2.6

832 145 204
                                    


Kütüphanenin merdivenlerini çıkarken nefes nefeseydim. Bugün güneş insanı sırılsıklam edecek kadar acımasızdı. Yine geç pişmanlıklarımdan birini yaşıyordum.

Kütüphaneye vardığım gibi lavaboya ilerledim. Aynadaki berbat yansımamı görünce iyi ki direkt lavaboya girmişim dedim içimden. Bitkin ve dağılmış duruyordum. Tuhaf buklelerin oluştuğu saçlarımın bir kısmı havalanmış, güneşin ve belki de tempolu yürüyüşümün etkisiyle yanaklarım pembeleşmişti.

Elimi yüzümü yıkadıktan sonra tekrar aynaya baktığımda yanaklarımdaki pembeliğin biraz dinginleşmiş durduğunu gördüm. Fazla oyalanmadan saçlarımı düzeltip kendime çekidüzen verdikten sonra lavabodan çıktım.

Kütüphanede kendime boş bir yer ararken gözüme metalci kılıklı takıldı, yanında arkadaşları da vardı. O da beni gördüğünde gülümseyip başıyla selam verdi. Aynı şekilde karşılık verdim ona.

Arkada kalan masalardan birine geçtim. Bulunduğum yer karanlıkta kalıyordu ama etrafımda fazla insan yoktu ve bu mükemmeldi.

Kütüphaneye bir amacım olmadan gelmiştim. Normalde evden buraya sırf kütüphane için gelecek olsam babamın olası tepkilerini görmek istemediğimden hazır yol üstündeyken gelmek istedim. Ayrıca evde olmak son zamanlarda iyice can sıkıcı olmaya başlamıştı.

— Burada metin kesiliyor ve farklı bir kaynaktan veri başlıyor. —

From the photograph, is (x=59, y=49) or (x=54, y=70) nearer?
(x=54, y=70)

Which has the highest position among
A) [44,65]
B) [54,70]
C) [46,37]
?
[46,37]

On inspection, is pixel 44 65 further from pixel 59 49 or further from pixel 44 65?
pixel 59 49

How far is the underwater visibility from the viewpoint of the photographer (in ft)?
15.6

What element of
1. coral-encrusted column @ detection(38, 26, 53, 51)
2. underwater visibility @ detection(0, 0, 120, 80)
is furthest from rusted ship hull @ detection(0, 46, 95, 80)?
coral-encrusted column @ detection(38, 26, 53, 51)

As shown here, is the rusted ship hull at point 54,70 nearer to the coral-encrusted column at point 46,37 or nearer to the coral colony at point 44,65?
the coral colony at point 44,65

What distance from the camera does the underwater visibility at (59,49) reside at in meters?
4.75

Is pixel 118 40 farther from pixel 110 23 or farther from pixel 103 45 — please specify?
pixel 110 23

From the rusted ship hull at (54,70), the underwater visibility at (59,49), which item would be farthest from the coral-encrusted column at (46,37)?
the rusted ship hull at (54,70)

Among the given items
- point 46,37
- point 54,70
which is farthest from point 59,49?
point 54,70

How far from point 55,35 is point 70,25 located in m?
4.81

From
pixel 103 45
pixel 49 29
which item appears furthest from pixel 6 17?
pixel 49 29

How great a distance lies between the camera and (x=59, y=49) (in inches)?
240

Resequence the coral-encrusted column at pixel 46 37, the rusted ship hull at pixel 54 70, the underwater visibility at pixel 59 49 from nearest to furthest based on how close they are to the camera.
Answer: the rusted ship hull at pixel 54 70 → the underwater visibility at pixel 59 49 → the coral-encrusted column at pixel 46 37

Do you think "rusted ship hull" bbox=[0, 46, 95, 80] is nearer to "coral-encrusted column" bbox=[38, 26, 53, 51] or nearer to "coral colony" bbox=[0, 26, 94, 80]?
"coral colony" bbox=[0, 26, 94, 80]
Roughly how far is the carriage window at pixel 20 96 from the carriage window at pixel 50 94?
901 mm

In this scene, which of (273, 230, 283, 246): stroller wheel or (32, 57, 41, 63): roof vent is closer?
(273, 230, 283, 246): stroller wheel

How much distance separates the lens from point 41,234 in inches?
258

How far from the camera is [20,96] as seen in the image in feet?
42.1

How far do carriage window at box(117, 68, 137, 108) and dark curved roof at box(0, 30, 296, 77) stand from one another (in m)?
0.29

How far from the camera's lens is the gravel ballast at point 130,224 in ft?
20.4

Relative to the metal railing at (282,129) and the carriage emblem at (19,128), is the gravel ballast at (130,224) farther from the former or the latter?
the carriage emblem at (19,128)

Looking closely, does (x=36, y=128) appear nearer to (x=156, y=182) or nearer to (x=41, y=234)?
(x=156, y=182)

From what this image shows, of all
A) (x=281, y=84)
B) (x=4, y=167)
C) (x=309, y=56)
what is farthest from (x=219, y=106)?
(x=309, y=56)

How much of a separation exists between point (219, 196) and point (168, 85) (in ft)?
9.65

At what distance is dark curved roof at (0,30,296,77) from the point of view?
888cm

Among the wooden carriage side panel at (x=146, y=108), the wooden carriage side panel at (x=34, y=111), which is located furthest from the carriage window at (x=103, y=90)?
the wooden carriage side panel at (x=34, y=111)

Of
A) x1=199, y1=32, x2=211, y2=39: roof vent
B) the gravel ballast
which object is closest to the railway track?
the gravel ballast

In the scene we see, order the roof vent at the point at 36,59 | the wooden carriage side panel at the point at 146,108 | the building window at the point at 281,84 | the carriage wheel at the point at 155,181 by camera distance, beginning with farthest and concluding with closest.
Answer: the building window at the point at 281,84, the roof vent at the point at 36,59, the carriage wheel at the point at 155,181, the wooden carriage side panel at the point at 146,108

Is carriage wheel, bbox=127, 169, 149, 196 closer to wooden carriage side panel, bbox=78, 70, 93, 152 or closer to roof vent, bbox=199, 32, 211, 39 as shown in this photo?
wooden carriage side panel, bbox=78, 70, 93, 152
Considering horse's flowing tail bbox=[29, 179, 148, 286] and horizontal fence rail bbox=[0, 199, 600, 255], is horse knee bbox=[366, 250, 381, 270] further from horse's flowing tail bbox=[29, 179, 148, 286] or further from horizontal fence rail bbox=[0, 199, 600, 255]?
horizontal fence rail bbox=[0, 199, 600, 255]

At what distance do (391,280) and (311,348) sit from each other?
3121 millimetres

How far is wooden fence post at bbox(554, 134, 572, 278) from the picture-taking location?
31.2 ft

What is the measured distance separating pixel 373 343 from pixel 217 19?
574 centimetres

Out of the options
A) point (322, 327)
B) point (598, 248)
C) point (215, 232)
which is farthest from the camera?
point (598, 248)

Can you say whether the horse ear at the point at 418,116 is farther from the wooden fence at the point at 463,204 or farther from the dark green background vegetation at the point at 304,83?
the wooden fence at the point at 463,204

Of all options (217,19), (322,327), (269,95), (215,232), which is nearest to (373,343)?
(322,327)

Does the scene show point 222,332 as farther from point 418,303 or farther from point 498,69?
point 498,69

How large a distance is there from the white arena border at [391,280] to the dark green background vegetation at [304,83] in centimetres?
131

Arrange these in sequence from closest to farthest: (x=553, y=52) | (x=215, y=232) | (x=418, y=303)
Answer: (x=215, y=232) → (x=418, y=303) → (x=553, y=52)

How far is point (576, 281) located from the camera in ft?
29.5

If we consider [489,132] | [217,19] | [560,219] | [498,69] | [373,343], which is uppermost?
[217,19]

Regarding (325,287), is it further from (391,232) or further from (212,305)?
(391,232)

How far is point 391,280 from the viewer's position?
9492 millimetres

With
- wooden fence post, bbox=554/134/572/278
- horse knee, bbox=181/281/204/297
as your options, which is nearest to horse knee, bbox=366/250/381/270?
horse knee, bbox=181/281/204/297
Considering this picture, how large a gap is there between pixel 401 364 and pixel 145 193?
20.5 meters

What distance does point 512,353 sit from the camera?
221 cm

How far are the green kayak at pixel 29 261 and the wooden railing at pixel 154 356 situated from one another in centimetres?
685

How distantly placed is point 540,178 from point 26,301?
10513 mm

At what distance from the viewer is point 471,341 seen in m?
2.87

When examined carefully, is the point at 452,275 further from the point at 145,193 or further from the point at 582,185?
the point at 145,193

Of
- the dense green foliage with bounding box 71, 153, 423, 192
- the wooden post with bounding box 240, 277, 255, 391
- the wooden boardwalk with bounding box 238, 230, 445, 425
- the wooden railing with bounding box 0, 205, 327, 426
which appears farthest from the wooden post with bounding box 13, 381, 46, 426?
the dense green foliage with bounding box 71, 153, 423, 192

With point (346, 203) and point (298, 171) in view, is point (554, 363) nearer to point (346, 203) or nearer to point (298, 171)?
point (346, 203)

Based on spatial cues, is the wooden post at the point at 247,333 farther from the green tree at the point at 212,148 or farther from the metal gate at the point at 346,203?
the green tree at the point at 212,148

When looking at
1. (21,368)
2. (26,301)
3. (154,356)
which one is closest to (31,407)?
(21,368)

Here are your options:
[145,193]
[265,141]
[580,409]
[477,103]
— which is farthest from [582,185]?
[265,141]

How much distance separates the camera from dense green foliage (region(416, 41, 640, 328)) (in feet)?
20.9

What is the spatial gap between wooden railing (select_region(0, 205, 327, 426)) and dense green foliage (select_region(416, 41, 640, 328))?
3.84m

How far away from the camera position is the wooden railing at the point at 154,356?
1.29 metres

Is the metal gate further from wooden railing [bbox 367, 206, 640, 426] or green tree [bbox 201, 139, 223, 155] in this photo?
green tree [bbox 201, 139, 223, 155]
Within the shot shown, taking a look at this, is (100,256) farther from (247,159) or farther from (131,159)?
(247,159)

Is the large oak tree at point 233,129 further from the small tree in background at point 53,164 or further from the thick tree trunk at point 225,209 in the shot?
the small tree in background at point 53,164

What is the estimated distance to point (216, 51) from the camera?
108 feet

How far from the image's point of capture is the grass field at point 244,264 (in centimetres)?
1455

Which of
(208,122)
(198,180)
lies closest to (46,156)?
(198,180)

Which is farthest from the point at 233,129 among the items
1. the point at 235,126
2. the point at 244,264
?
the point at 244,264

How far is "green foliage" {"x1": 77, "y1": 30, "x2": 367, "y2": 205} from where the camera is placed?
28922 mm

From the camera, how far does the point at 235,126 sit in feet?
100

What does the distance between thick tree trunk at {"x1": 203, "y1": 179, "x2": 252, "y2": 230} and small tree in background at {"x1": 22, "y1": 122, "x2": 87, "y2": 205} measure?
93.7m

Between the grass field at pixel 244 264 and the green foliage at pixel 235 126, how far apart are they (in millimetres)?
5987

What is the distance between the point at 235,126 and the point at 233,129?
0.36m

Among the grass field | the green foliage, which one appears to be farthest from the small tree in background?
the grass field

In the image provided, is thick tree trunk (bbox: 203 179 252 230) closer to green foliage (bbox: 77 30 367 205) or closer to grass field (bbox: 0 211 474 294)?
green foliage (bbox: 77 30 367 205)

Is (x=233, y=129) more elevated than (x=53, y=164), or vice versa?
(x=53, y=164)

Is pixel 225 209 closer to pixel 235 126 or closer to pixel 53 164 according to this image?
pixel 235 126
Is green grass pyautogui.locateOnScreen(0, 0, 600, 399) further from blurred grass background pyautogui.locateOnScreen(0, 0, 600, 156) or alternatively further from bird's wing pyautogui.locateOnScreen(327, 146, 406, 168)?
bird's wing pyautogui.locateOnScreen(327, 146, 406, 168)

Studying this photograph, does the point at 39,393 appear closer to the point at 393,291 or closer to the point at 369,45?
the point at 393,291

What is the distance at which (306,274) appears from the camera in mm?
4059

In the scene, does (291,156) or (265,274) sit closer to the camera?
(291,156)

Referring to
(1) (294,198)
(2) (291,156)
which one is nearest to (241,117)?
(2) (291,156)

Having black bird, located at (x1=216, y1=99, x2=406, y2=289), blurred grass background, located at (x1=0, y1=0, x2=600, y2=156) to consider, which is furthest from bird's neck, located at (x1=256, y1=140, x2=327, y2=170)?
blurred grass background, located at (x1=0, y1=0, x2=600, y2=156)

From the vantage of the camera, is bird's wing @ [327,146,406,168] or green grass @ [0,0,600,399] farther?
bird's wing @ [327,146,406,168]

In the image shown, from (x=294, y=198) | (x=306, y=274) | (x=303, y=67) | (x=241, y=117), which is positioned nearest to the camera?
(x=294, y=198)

Yorgunluğum hafifleyene kadar hiçbir şey yapmadan öylece oturdum. En sonunda sıkılınca çantamı açıp içine baktım. Ne var ne yok diye çantamı karıştırırken okuyup iade etmeyi unuttuğum kitabı gördüm.

Kitabı iade etmek için ayaklanıp görevli masasına doğru yürüyecektim ki sonra elimde okuyabileceğim başka kitap kalmadığını hatırlayınca yönümü değiştirip kitaplıklara doğru yürüdüm.

Kitaplıkları kurcalarken ne okumak istediğim hakkında kararsızdım. Aklımda bir kitap da yoktu haliyle. Birkaç tane beğendiğim kitabı aldım, yere oturup bağdaş kurdum. Gelip giden yoktu, rahattım.

Hepsi dıştan güzel duruyordu. Arkalarını çevirip okuduğum zaman konularının da güzel olduğunu anladım ama hangisini okuyacağımı seçmekte zorlandım. Bu tarz konularda hep kararsız kalır, sonra düşünmeden rastgele birisini seçerdim.

Dünyanın en mühim olayıymış gibi kitaplara bakarken içlerinden birini eleyip kitaplıktaki yerine koydum. Kucağımda geriye kalan kitaplara bakındım, seçim yapmak çok zordu.

Kitaplardan birini açıp okumaya koyuldum. Fazla akıcı olmasa da kitap bir şekilde kendini okutturmayı başarmıştı.

"Kitap okumak için garip bir yer seçimi."

Kafamı kaldırıp Hyunjin'e baktım. Önümdeki kitaplığa kitap yerleştirdiğinden arkası bana dönüktü. Dirseklerine kadar katladığı gri gömleğin eteklerini siyah pantolonunun içine katmış, belindeki siyah kemer belinin ölçüsü ortaya çıkarırken omuzlarının genişliği de ön planda kendini belli ediyordu. Gözlerim aşağı inmemek için dirense de nafileydi. Onu süzerken gayet başarılı bir kombin olduğunu düşünüyordum. Kombin gayet başarılıydı.

Oturduğum yerden seslendim ona.

"Kitap seçmek çok zor."

"Agatha'nın kitapları güzeldir. Yalnız elindeki kitabın başlarında biraz sıkılabilirsin, sonlarına doğru daha çok kendine bağlar."

Bunu dedikten sonra elindeki kitabı yerleştirip omzunun üstünden bana baktı. Kısaca beni süzdükten sonra önüne döndü.

Daha önce bu yazarın bir kitabını okuduğumdan beğenip beğenmeyeceğim konusunda endişem yoktu. Hyunjin'in ben fark etmeden bakındığım kitapları ne ara gördüğünü düşünmeden edemedim. Önce de yapmıştı bunu. Ya fazla sessizdi ya da ben müthiş dalmıştım.